• **Your assignment**: Would you repeat the entries below exactly and omit the pictures?

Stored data
-------------------------
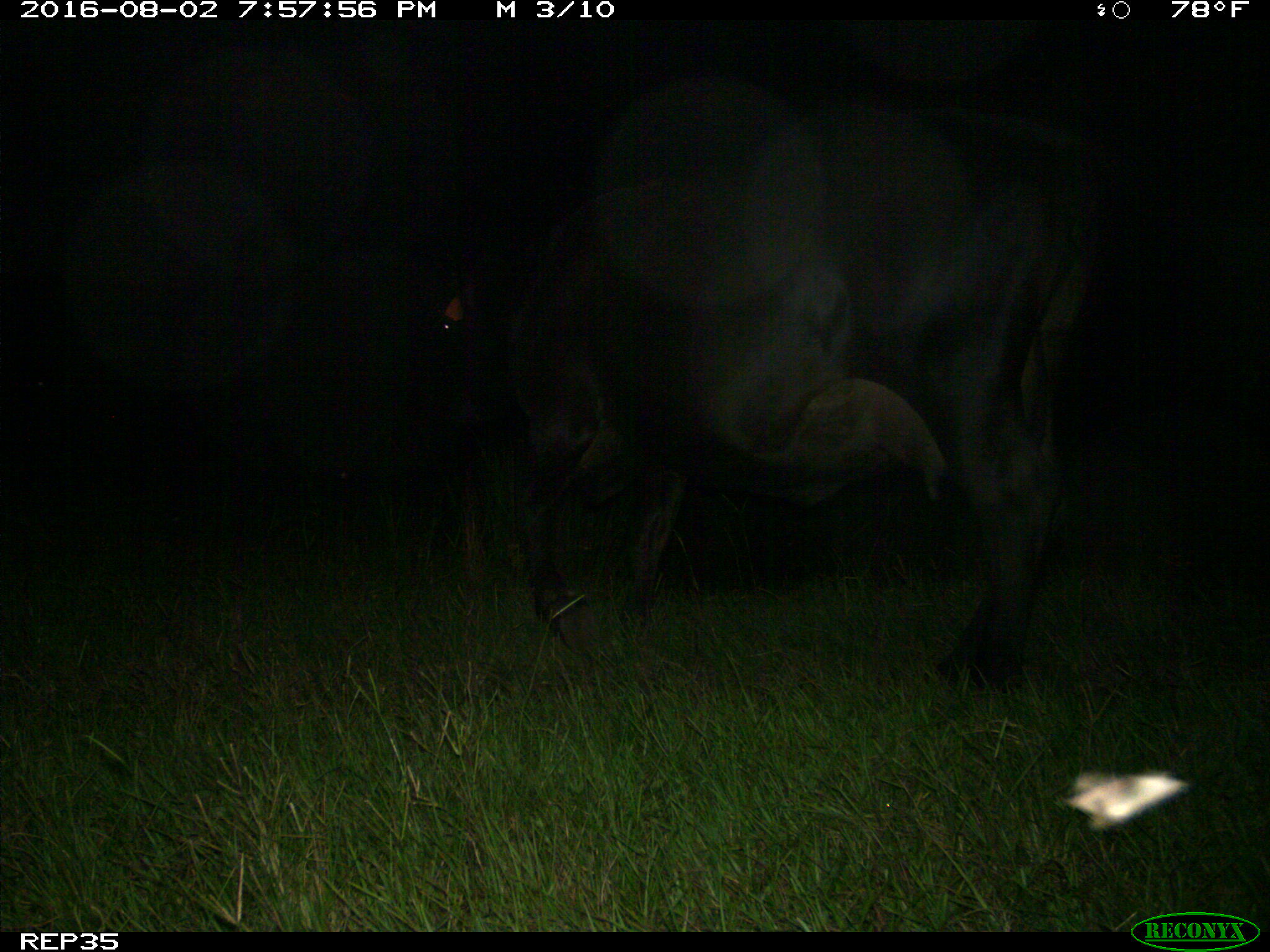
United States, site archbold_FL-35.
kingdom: Animalia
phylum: Chordata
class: Mammalia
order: Artiodactyla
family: Bovidae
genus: Bos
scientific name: Bos taurus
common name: domestic cow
-------------------------
• **Exercise solution**:
United States, site archbold_FL-35.
kingdom: Animalia
phylum: Chordata
class: Mammalia
order: Artiodactyla
family: Bovidae
genus: Bos
scientific name: Bos taurus
common name: domestic cow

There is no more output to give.